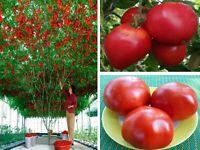 Seeds European Tomato Tree Giant as Tamarillo Vegetable Organic Heirloom Ukraine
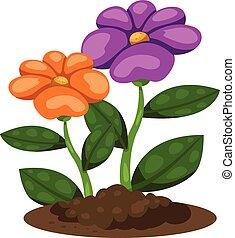 Illustrator of flower in the garden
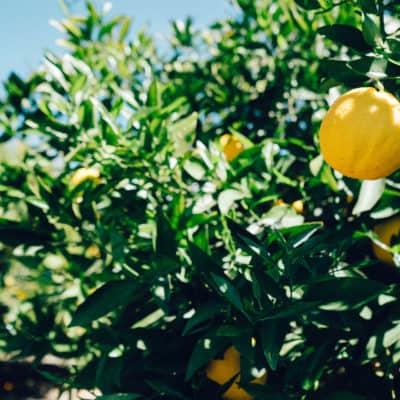 Sonnengereifte Zitronen von unserem spanischen Biobauern.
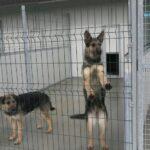 (Video) Napoli, inaugurato il nuovo centro di accoglienza cani
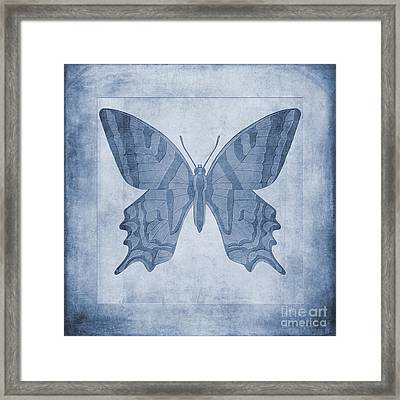 Butterfly Textures Cyanotype Framed Print by John Edwards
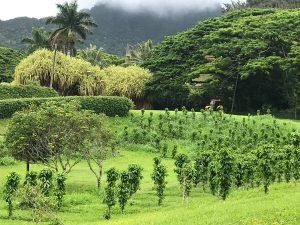Oahu Itinerary 7 Days: Tropical Macadamia Nut Farm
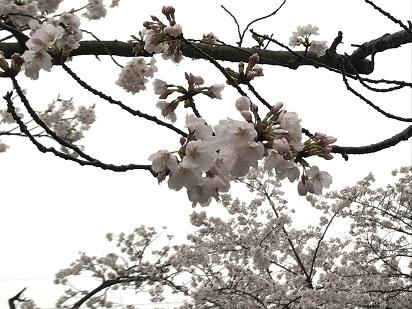 2017夙川桜②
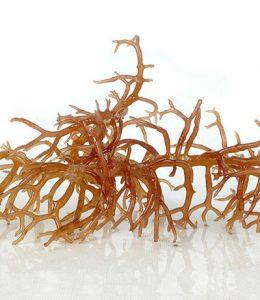 Alga Marinha Kappaphycus Kappaphycus Alvarezii (Eucheuma Cottonii)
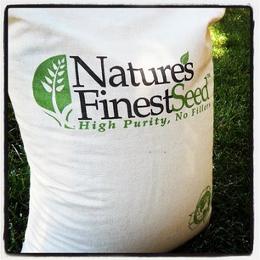 grass bag image2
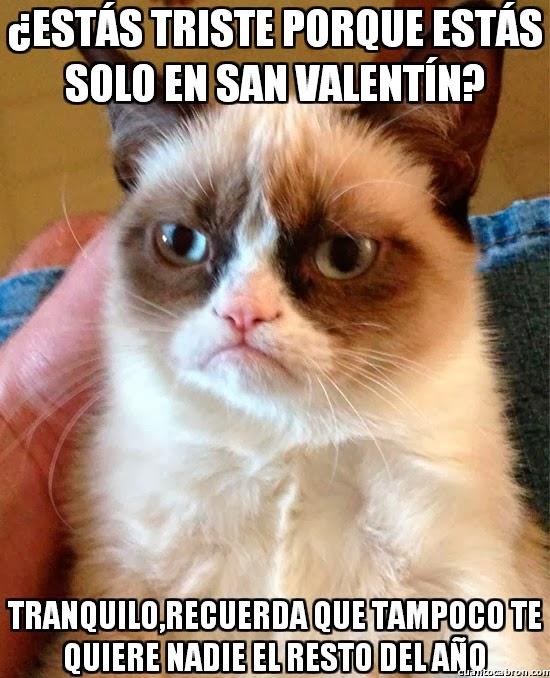 Grumpy Cat - El gato gruñón: ¿Estás triste porque estas solo en San Valentín?
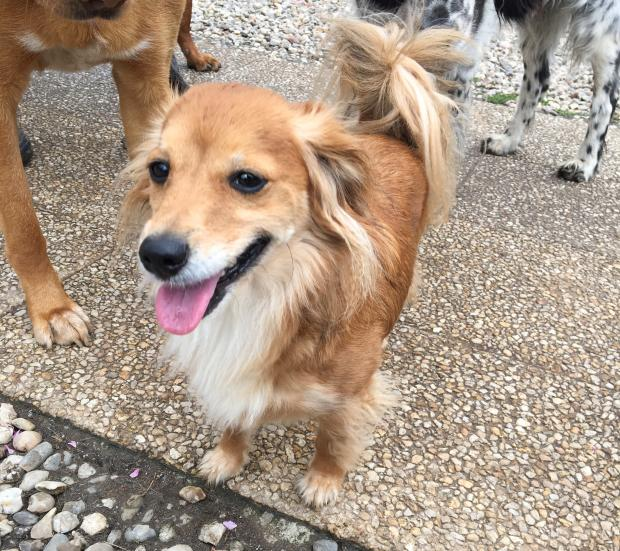 Adopter SNOOPY, chien epagneul_papillon male de 5 ans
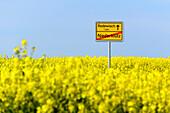 Town sign with rape field, Klützer angle, place Klütz, Baltic Sea coast, Mecklenburg-Western Pomerania Germany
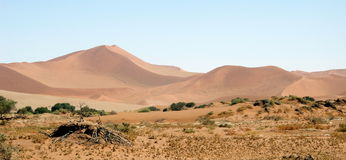 Sand dunes of Namibia. Sand dunes of Sossusvlei in Namibia Stock Photos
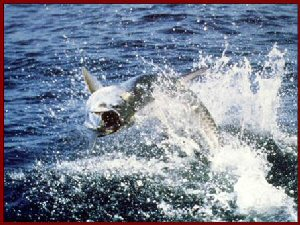Photo of tarpon jumping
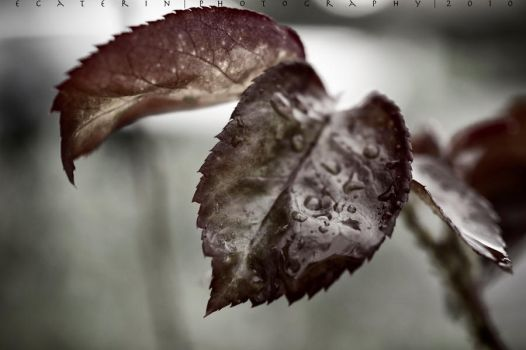 Red leaf in the rain by ecaterin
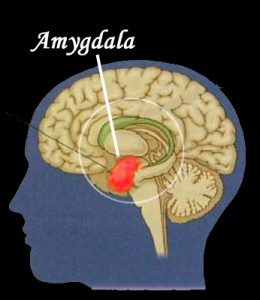 amygdala_alarm-copy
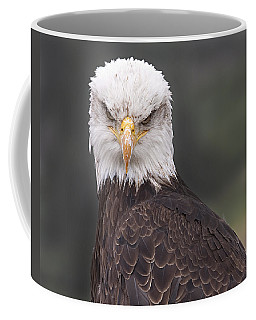 Coffee Mug featuring the photograph The Stare by Eunice Gibb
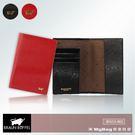 BRAUN BUFFEL 小金牛 護照夾 奧菲莉亞P系列 3卡 馬毛紋 任選 BF613-801 得意時袋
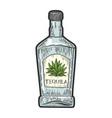 tequila bottle sketch vector image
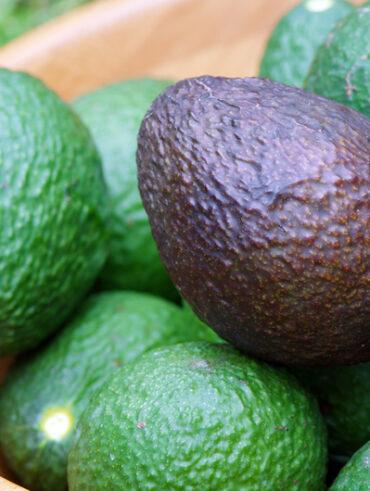 dol-op-avocado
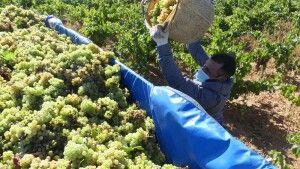 La DOP Cariñena cosecha 92 millones de kilos de uva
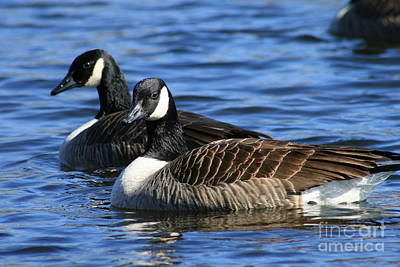 Photograph - Canadian Geese Pair  by Neal Eslinger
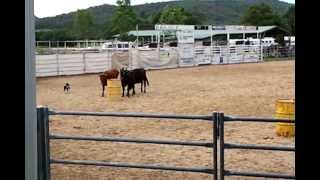 Cattle Dog Trials  2013 In Stroud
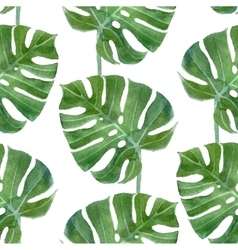 Watercolor monstera leaf seamless pattern vector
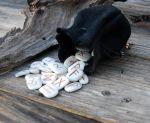 Commission: Elk Bone Runes with pouch by DreamingDragonDesign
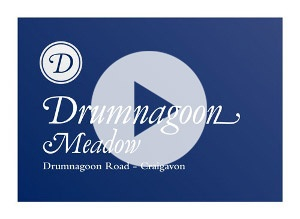Drumnagoon Meadow - Craigavon - Car Cam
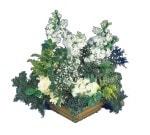 Amasya çiçek siparişi vermek  Beyaz sebboy ve gül aranjmani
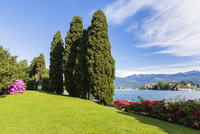 Blooming Rhododendron and Conifers by Promenade in Spring with Isola Bella in the background, Borromean Islands, Lago Maggiore,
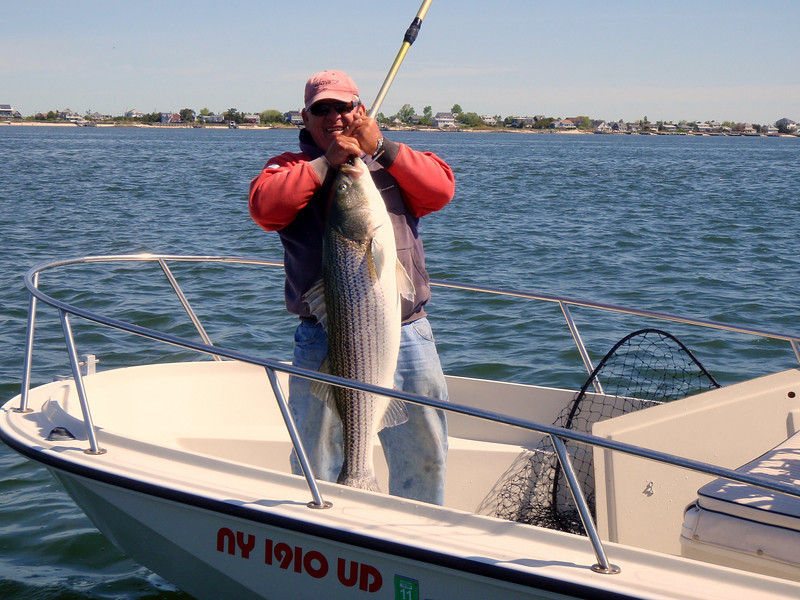 5/7/2010<br /> <br /> I fished a short day today in the back bay but it was not nearly as good as Wednesday. I had a couple of small bass on plugs and did some exploring.<br /> <br /> The big news it that today the big fish arrived. Here is my buddy RB otherwise known as Ray Bartlett of the UPS Store in Babylon.<br /> <br /> He is holding a beautiful 35.5 pound striped bass caught today on live bait. Notice the gaff supporting the fish. Not like the last time we tried this and the fish slipped out of his hand and into the water and would have been a tournament prize winner. Nice move Ray!<br /> <br /> Ray also had a couple of other fish in the mid twenties.<br /> <br /> And by the way the work he did on his boat looks great. Neat and clean with all new electronics and wires that don't spark when you are running.<br /> <br /> Congratulations Ray on the first big fish taken in the Fire Island area!!!<br /> <br /> Another great day on the water.<br /> <br /> Captain Al Lorenzetti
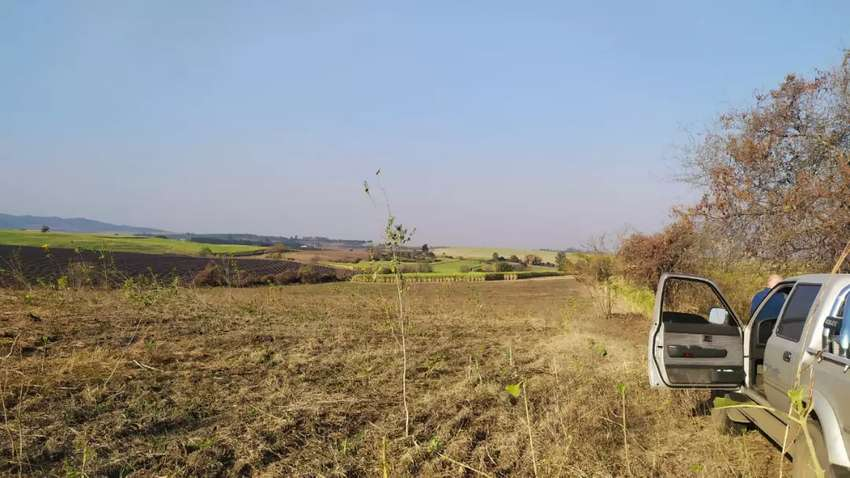 Terreno de 3,7 hectáreas. Vendo o permuto solo por terreno o propiedad en Tafi del Valle. 0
○ ○ ○ ○
• [Task requirements]: The task calls for repeating each line above exactly while excluding the pictures.

• [Reply to the task]:
 Seeds European Tomato Tree Giant as Tamarillo Vegetable Organic Heirloom Ukraine
 Illustrator of flower in the garden
 Sonnengereifte Zitronen von unserem spanischen Biobauern.
 (Video) Napoli, inaugurato il nuovo centro di accoglienza cani
 Butterfly Textures Cyanotype Framed Print by John Edwards
Oahu Itinerary 7 Days: Tropical Macadamia Nut Farm
 2017夙川桜②
 Alga Marinha Kappaphycus Kappaphycus Alvarezii (Eucheuma Cottonii)
 grass bag image2
 Grumpy Cat - El gato gruñón: ¿Estás triste porque estas solo en San Valentín?
 Adopter SNOOPY, chien epagneul_papillon male de 5 ans
 Town sign with rape field, Klützer angle, place Klütz, Baltic Sea coast, Mecklenburg-Western Pomerania Germany
 Sand dunes of Namibia. Sand dunes of Sossusvlei in Namibia Stock Photos
Photo of tarpon jumping
 Red leaf in the rain by ecaterin
 amygdala_alarm-copy
 Coffee Mug featuring the photograph The Stare by Eunice Gibb
 BRAUN BUFFEL 小金牛 護照夾 奧菲莉亞P系列 3卡 馬毛紋 任選 BF613-801 得意時袋
 tequila bottle sketch vector image
 dol-op-avocado
 La DOP Cariñena cosecha 92 millones de kilos de uva
 Photograph - Canadian Geese Pair  by Neal Eslinger
 Cattle Dog Trials  2013 In Stroud
 Watercolor monstera leaf seamless pattern vector
 Commission: Elk Bone Runes with pouch by DreamingDragonDesign
Drumnagoon Meadow - Craigavon - Car Cam
 Amasya çiçek siparişi vermek  Beyaz sebboy ve gül aranjmani
 Blooming Rhododendron and Conifers by Promenade in Spring with Isola Bella in the background, Borromean Islands, Lago Maggiore,
 5/7/2010<br /> <br /> I fished a short day today in the back bay but it was not nearly as good as Wednesday. I had a couple of small bass on plugs and did some exploring.<br /> <br /> The big news it that today the big fish arrived. Here is my buddy RB otherwise known as Ray Bartlett of the UPS Store in Babylon.<br /> <br /> He is holding a beautiful 35.5 pound striped bass caught today on live bait. Notice the gaff supporting the fish. Not like the last time we tried this and the fish slipped out of his hand and into the water and would have been a tournament prize winner. Nice move Ray!<br /> <br /> Ray also had a couple of other fish in the mid twenties.<br /> <br /> And by the way the work he did on his boat looks great. Neat and clean with all new electronics and wires that don't spark when you are running.<br /> <br /> Congratulations Ray on the first big fish taken in the Fire Island area!!!<br /> <br /> Another great day on the water.<br /> <br /> Captain Al Lorenzetti
 Terreno de 3,7 hectáreas. Vendo o permuto solo por terreno o propiedad en Tafi del Valle. 0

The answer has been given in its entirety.